With the increasing survival rates among cancer survivors, improved understanding and identification of long-term complications are important to guide surveillance, prevention and treatment. There is a scarcity of data on additional cancers after appendiceal carcinoma. Fernandez et al. [9] evaluated clinical course and follow up of 28 pediatric patients with an appendiceal carcinoid tumor. In a median follow up of 84 months, they observed no second malignancies. In contrast, Habal et al. [13] reviewed over 5000 cases of adult gastrointestinal carcinoids and reported a 13 % to 32 % rate of additional cancers in patients with appendiceal carcinoids. Similar to what we found in our analysis, adenocarcinoma of the colon was the most common subsequent malignancy observed in their review. Interestingly, all previous reports have investigated the risk in appendiceal carcinoids only which were previously believed to be the most common histological subtype at this site. However, recent literature [12] reports mucinous adenocarcinoma to be the most appendiceal tumor followed by intestinal-type adenocarcinoma, with carcinoid tumors comprising only 11 % of all appendiceal tumors.
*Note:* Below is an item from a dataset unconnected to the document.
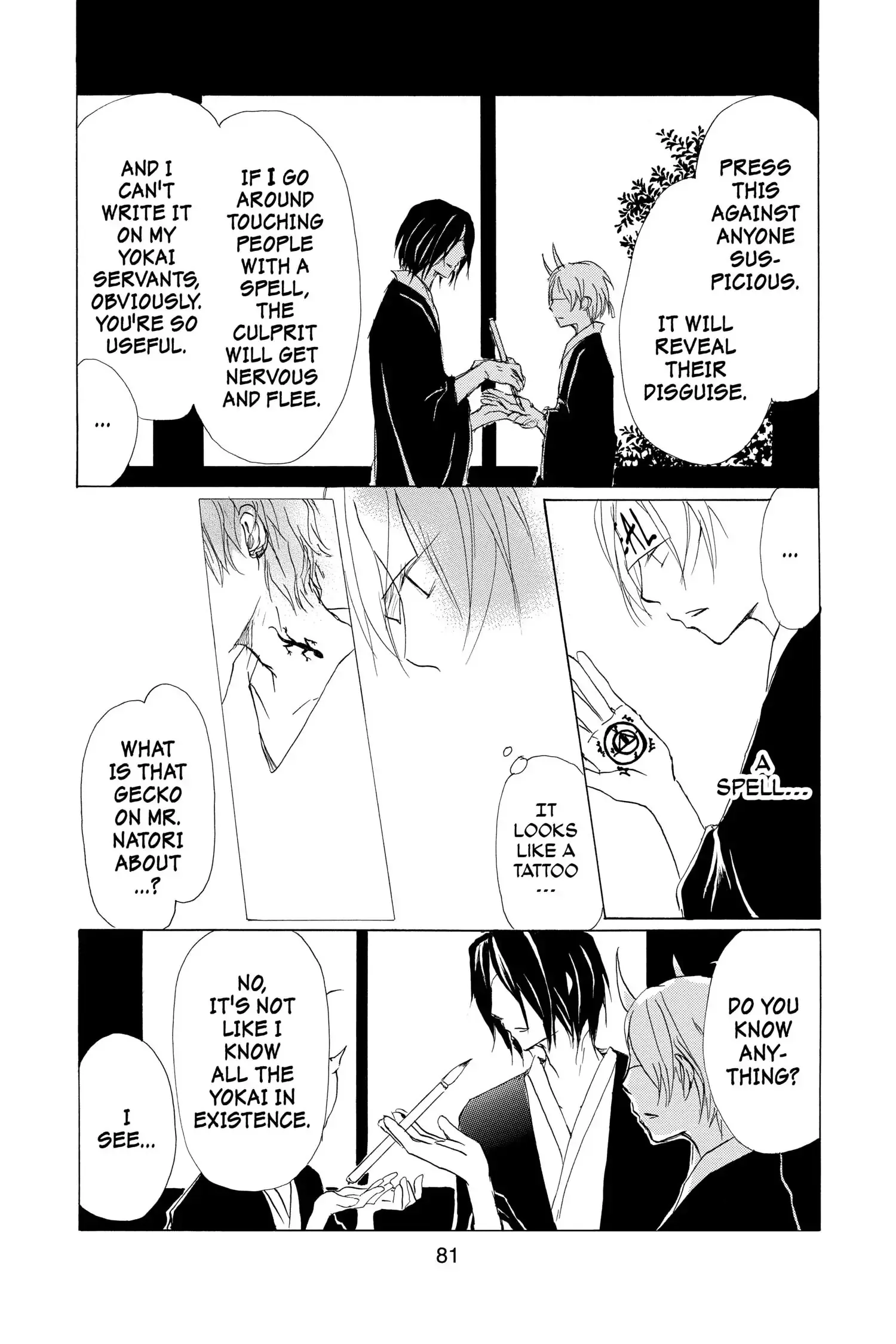 Read Natsume Yuujinchou Manga Online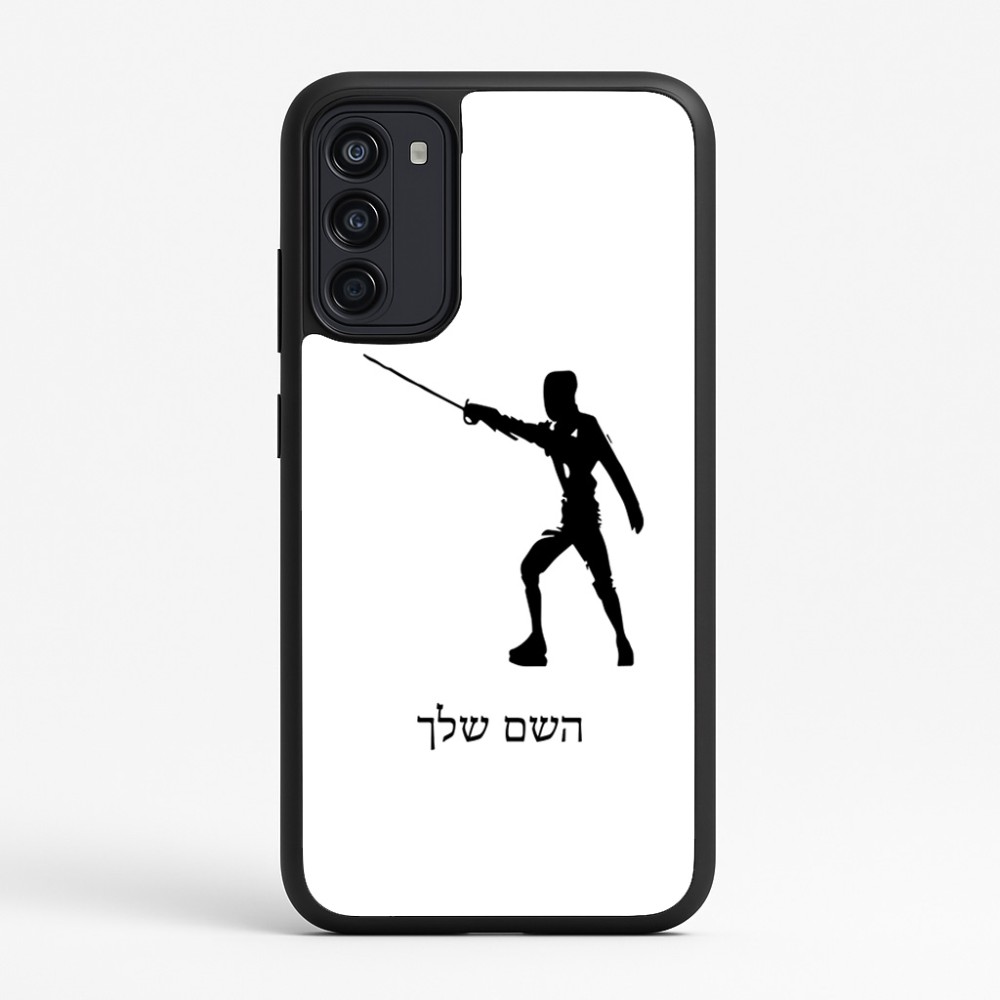 כיסוי בעיצוב אישי עם השם שלך לדגם - Motorola Moto G67 Power 5G בעיצוב לוחם סייף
To the best of our knowledge, this is the first population-based study with the largest number of patients that reports the occurrence of additional malignancies after primary appendiceal cancer. We highlight the possibility of additional malignancies specific to anatomic sites, latency, and various demographic and primary tumor characteristics. The main strengths of our study were its large sample size, an inclusion of all appendiceal cancer histologies, and long-term follow up. The larger sample size of our study was important for increasing the precision of results for studying associations. Additionally, utilization of a population-based database provided us with a high level of quality control and reflects national patterns with increasing generalizability of our results. Furthermore, we quantified our results based on several patient and clinical characteristics with the risk of developing additional cancer and identified the population at risk. Moreover, we only included cases with a primary diagnosis of appendiceal cancer, thus, eliminating the potential confounding of other malignancies on the development of additional cancers.

There are limitations to consider with the present study. SEER database lacks information on comorbidities, risk factors, family history of cancer, occupation, genetic mutations, and the use of chemotherapy. In addition, the inherent limitations of its retrospective nature and using a population-based database including reporting errors, misdiagnosis, and miscoding, exist in this study. Another potential limitation is the lack of classification of subsequent cancer as recurrence vs. a new primary. It is possible that some tumor recurrences may be misclassified as a new primary tumor. We cannot deny the effect of detection bias which might reflect a higher incidence of subsequent digestive tract malignancies in our sample. Despite all these limitations, this is the largest group of cohort reported to date and the first study that investigated additional cancer risk after appendiceal cancer.

Our study reports a 20 % increased risk of subsequent cancers in patients with appendicular carcinoma compared to the general population. The risk of additional tumors was most evident within the first 5 years of follow up in males with adenocarcinoma or goblet cell carcinoid of the appendix. This warrants for increased early surveillance in patients who are considered to be cured after resection for primary appendiceal cancer.